Une image du film « 1984 » (version BBC-1955)
Ce fut un rêve étrange et beau, en palette chromatique de gris, tel un livre de George Orwell. Je m’étais réveillée en pleine nuit. Dehors, des haut-parleurs crachaient un allemand agressif bien loin de la langue de Goethe, et sous mes fenêtres, des chars surdimensionnés défilaient : sans que jamais la guerre n’ait éclaté, Paris avait été envahie dans la nuit.
Le lendemain matin, le soleil faisait grève et la ville s’éclairait à la lumière artificielle. Je marchais avec une amie dans la rue. Des femmes en uniforme militaire avaient réquisitionné nos affaires ; nous cherchions à les récupérer. J’avais appelé ma sœur quelques heures auparavant pour lui proposer un thé dans l’après-midi. De peur que nos lignes ne soient sur écoute, je n’en avais pas dit davantage, mais elle avait compris ce qu’il fallait comprendre : il s’agissait d’organiser notre fuite. Dans la ville, les militaires étaient courtois mais ils réclamaient nos papiers à tout bout de champ. En lieu et place, je tendais une carte de visite : j’avais besoin de ma carte d’identité.

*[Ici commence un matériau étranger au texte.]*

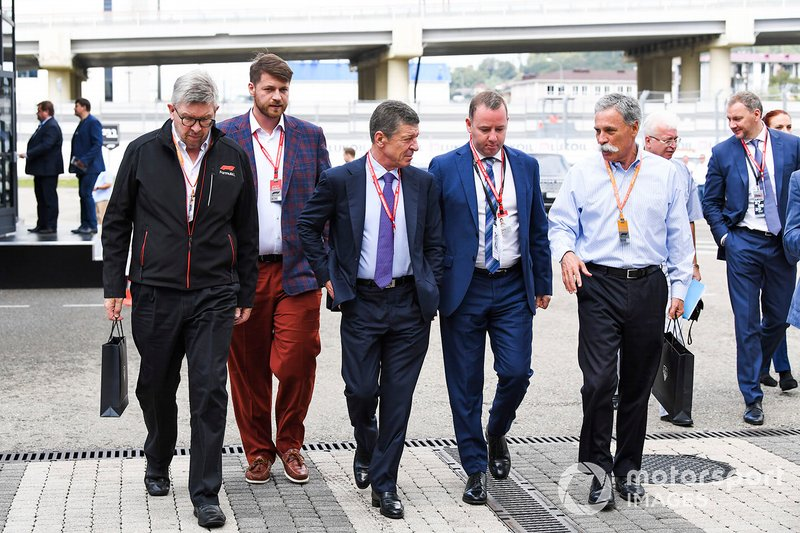 Ross Brawn, Managing Director of Motorsports, FOM, Alexy Titov, Executive Director, Rosgonki, Dmitry Kozak, Deputy Prime Minister of Russian Federation, and Chase Carey, Chairman, Formula 1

Et puis il y avait cet homme que j’avais rencontré. Il était grand et maigre, le visage anguleux et la peau sèche. C’était un brun pâle, économe de gestes et le regard franc, ses cheveux ondulaient dans le cou. Il m’avait plu immédiatement.
Il avait lu mon livre et croyait en mes capacités. Il avait le réseau, il voulait m’aider.
Bientôt, le livre serait publié et une femme nous conseilla de partir ; il refusa. Il était trop tard pour tout recommencer ailleurs et réinvestir, et puis il faudrait faire traduire, non, nous n’avions plus le temps, nous resterions à Paris.
Sur le toit d’un car à plateforme immensément long, il me parlait de mon avenir. Je l’imaginais un peu mécène, un peu agent, un peu producteur. Lassée de l’écouter, je finis par l’embrasser. Entre deux baisers, entre deux caresses, nos corps s’échauffant de ne pouvoir s’isoler davantage, il parlait ; il faudrait écrire pour la télévision, c’est là que se trouve le pognon, et écrire des histoires d’amour aussi, j’étais douée pour les histoires d’amour. Je posai ma main sur son bas-ventre, ne joue pas avec moi me susurrait-il, comment lui dire que je ne jouais pas. À un moment, il faudrait lui expliquer, le temps nécessaire pour écrire ; j’allais donner ma démission, il me faudrait de l’argent, je comptais sur lui ; j’allais aussi quitter mon appartement et m’installer chez lui par souci d’économie, en attendant la date de sortie du livre, et dès le lendemain, il faudrait partir, je ne pourrais rester davantage sans craindre l’emprisonnement, mon passé militant me mettait en danger. Oui, il faudrait parler, et je savais qu’il me suivrait, il avait bien trop besoin de nos projets pour me laisser partir seule. Mais en attendant, je ne pouvais rien dire, j’étais bien trop occupée à me réveiller.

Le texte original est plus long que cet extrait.